Over the years, there wound up being countless examples of DRM being cracked. DRM vendors announce that their DRM is completely uncrackable only to have their DRM cracked within hours (a few days if they are lucky). If anything, DRM has proven time and time again to be completely worthless in stopping piracy. Whether its time bombs, always on DRM, “consult the manual” DRM, license keys, or whatever else it is, it won’t stop piracy.
As for any aspect of protecting the consumer, it has actually proven to harm the consumer. We’ve seen that with the great Blu-Ray lockout of 2010, the Sony SunComm/MediaMax scandal of 2006 where rootkit technology opened up massive security holes in people’s computers, or the UbiSoft Assassin’s Creed 2 DRM fiasco of 2011 where an “Always On” DRM was applied (only to have the DRM cracked, then have the servers go offline, leaving only pirates to be permitted to play the game while legitimate customers get left out). History is quite littered with examples of DRM screwing over the customer and rewarding the pirate. Those are just three examples that come to ming.
Now, it seems that the tradition of DRM harming the consumer is continuing courtousy of Microsoft. According to Wired, Microsoft is shutting down it’s eBook store. The problem is that all their eBooks sold were encoded with DRM. So, anyone who has ever purchased an ebook from the store will soon see their books disappear from their collections. From the report:
Microsoft made the announcement in April that it would shutter the Microsoft Store’s books section for good. The company had made its foray into ebooks in 2017, as part of a Windows 10 Creators Update that sought to round out the software available to its Surface line. Relegated to Microsoft’s Edge browser, the digital bookstore never took off. As of April 2, it halted all ebook sales. And starting as soon as this week, it’s going to remove all purchased books from the libraries of those who bought them.
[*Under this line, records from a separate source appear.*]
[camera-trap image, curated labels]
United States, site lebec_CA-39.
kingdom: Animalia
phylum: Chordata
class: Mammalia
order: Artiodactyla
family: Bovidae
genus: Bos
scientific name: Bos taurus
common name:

Other companies have pulled a similar trick in smaller doses. Amazon, overcome by a fit of irony in 2009, memorably vanished copies of George Orwell’s 1984 from Kindles. The year before that, Walmart shut down its own ill-fated MP3 store, at first suggesting customers burn their purchases onto CDs to salvage them before offering a download solution. But this is not a tactical strike. There is no backup plan. This is The Langoliers. And because of digital rights management—the mechanism by which platforms retain control over the digital goods they sell—you have no recourse. Microsoft will refund customers in full for what they paid, plus an extra $25 if they made annotations or markups. But that provides only the coldest comfort.
“On the one hand, at least people aren’t out the money that they paid for these books. But consumers exchange money for goods because they preferred the goods to the money. That’s what happens when you buy something,” says Aaron Perzanowski, professor at the Case Western University School of Law and coauthor of The End of Ownership: Personal Property in the Digital Economy. “I don’t think it’s sufficient to cover the harm that’s been done to consumers.”
While not the most painful outcome we’ve seen from the scourge of DRM, it’s yet another reminder that when you buy something encrypted with DRM, you never owned your copy in the first place.